___ Excerpt

Creating a command-line interface for training and evaluation would allow you to:
1. Train agents with different hyperparameters
2. Evaluate on multiple initial_windfields 
3. Create systematic experiments

This is left as an exercise for you to implement based on your specific approach.

## Conclusion and Next Steps

In this notebook, we've covered:

1. **Agent Requirements**: Understanding the BaseAgent interface 
2. **The Naive Agent**: Examining a simple rule-based agent 
3. **Simplified Q-Learning Agent**: Implementing and training a basic RL agent that uses only local information (position, velocity, and local wind)

### Next Steps for Developing Your Own Agent

Now it's your turn to develop your own agent. Here are some suggestions:

1. **Enhance the Q-Learning Agent**:
   - Extend the state representation to incorporate the full wind field (not just local wind)

______
___ Data segment

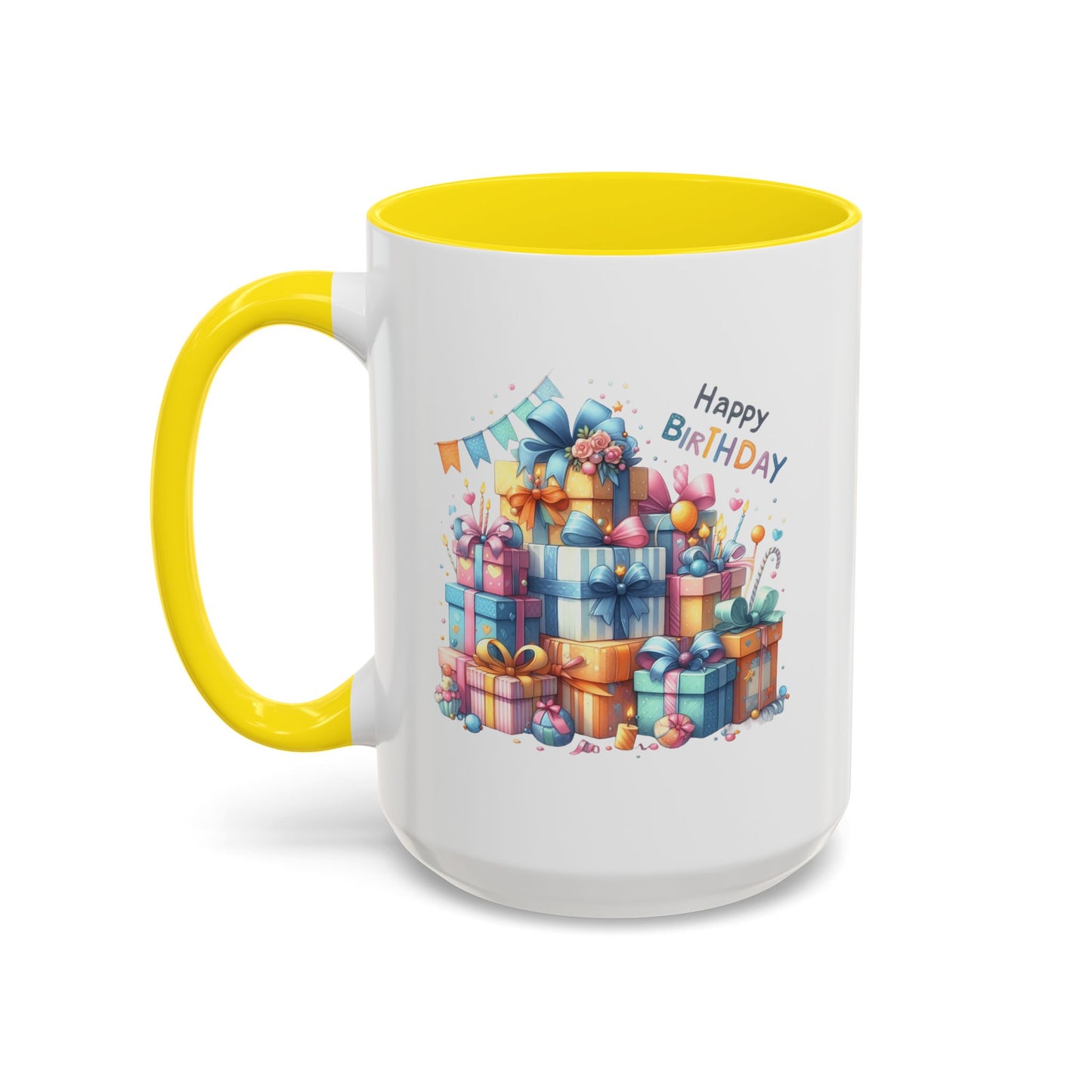 Birthday Mug - Happy Birthday Presents 3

______

▸ Work instruction 1
According to the Q-learning notebook excerpt, what information does the simplified Q-learning agent use?
▸ Work instruction 2
Extend the Q-learning notebook excerpt by writing what follows its last bullet point.

▸ Response area 1
It uses only local information: position, velocity, and local wind.

▸ Response area 2
   - This would allow the agent to anticipate wind changes and plan better routes
   - Hint: Modify the `discretize_state` method to extract and process relevant features from the flattened wind field

2. **Algorithmic Improvements**:
   - Implement function approximation to handle continuous state spaces better
   - Explore other RL algorithms like SARSA, Expected SARSA, or Deep Q-Networks
   - Experiment with different exploration strategies that adapt over time

3. **Physics-Based Approaches**:
   - Leverage your understanding of sailing physics (from challenge_walkthrough notebook)
   - Implement rule-based algorithms or path planning (A*, etc.) that take advantage of domain knowledge
   - Create hybrid approaches that combine RL with domain-specific rules
   
### Validating and Evaluating Your Agent

After you've developed your agent, the next steps are to:

1. **Validate your agent** using the `validate_agent.ipynb` notebook or command-line tool
2. **Evaluate your agent** using the `evaluate_agent.ipynb` notebook

Remember that agents combining multiple techniques often perform best - consider how you might blend RL with domain knowledge of sailing physics for optimal results!

Good luck with the Sailing Challenge!